Read not to contradict and confute, nor to believe and take for granted, nor to find talk and discourse, but to weigh and consider. Some books are to be tasted, others to be swallowed, and some few to be chewed and digested; that is, some books are to be read only in parts; others to be read, but not curiously; and some few to be read wholly, and with diligence and attention. Some books also may he read by deputy, and extracts made of them by others; but that would be only in the less important arguments, and the meaner sort of books; else distilled books are like common distilled waters, flashy things.
Reading maketh a full man, conference a ready man, and writing an exact man; and, therefore, if a man write little, he had need have a great memory; if he confer little, he had need have a present wit; and if he read little, he had need have much cunning, to seem to know that he doth not. Histories make men wise; poets, witty; the mathematics, subtle; natural philosophy, deep; moral philosophy, grave; logic and rhetoric, able to contend.
XCIII. SURRENDER OF GRANADA. (334)
Sir Edward George Bulwer-Lytton, 1806-1873, was born in Norfolk County, England. His father died when he was young; his mother was a woman of strong literary tastes, and did much to form her son’s mind. In 1844, by royal license, he took the surname of Lytton from his mother’s family. Bulwer graduated at Cambridge. He began to publish in 1826, and his novels and plays followed rapidly. “Pelham,” “The Caxtons,” “My Novel,” “What will he do with it?” and “Kenelm Chillingly” are among the best known of his numerous novels; and “The Lady of Lyons” and “Richelieu” are his most successful plays. His novels are extensively read on the continent, and have been translated into most of the languages spoken there. “Leila, or the Siege of Granada,” from which this selection is adapted, was published in 1840. ###
Day dawned upon Granada, and the beams of the winter sun, smiling away the clouds of the past night, played cheerily on the murmuring waves of the Xenil and the Darro. Alone, upon a balcony commanding a view of the beautiful landscape, stood Boabdil, the last of the Moorish kings. He had sought to bring to his aid all the lessons of the philosophy he had cultivated.
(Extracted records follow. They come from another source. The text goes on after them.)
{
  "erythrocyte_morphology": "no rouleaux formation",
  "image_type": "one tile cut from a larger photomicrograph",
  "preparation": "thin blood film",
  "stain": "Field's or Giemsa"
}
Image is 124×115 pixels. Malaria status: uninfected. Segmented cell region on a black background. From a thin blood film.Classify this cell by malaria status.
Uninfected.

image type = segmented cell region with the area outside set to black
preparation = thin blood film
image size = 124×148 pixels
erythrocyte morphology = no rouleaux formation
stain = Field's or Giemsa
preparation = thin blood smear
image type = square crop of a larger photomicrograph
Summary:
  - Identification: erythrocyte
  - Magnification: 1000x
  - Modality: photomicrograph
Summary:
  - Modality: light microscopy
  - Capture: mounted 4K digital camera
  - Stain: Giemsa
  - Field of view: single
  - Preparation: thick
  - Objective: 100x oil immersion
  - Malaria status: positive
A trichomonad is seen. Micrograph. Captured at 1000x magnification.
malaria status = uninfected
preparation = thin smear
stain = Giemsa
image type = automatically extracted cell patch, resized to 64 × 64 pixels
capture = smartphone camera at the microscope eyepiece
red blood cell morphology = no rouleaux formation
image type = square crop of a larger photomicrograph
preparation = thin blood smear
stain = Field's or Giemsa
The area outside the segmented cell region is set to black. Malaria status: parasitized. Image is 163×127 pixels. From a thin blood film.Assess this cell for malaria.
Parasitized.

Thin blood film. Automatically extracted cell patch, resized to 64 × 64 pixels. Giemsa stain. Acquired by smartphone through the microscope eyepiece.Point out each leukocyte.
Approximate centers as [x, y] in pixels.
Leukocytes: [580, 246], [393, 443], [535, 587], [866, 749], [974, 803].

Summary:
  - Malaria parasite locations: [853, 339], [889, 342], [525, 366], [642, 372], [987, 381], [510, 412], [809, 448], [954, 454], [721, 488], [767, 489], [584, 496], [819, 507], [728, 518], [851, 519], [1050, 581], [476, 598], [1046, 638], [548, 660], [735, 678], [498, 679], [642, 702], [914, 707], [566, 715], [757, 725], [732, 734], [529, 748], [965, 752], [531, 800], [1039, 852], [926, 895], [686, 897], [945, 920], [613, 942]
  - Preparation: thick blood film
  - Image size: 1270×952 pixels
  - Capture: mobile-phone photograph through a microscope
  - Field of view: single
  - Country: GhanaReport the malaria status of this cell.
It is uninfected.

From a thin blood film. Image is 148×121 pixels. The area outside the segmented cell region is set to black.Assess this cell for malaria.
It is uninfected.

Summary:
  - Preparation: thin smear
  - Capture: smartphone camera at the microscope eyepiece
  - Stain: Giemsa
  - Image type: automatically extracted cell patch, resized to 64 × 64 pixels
“What are we,” thought the musing prince, “that we should fill the world with ourselves—we kings? Earth resounds with the crash of my falling throne; on the ear of races unborn the echo will live prolonged. But what have I lost? Nothing that was necessary to my happiness, my repose: nothing save the source of all my wretchedness, the Marah of my life! Shall I less enjoy heaven and earth, or thought or action, or man’s more material luxuries of food or sleep—the common and the cheap desires of all? Arouse thee, then, O heart within me! Many and deep emotions of sorrow or of joy are yet left to break the monotony of existence. . . . But it is time to depart.” So saying, he descended to the court, flung himself on his barb, and, with a small and saddened train, passed through the gate which we yet survey, by a blackened and crumbling tower, overgrown with vines and ivy; thence, amidst gardens now appertaining to the convent of the victor faith, he took his mournful and unwitnessed way.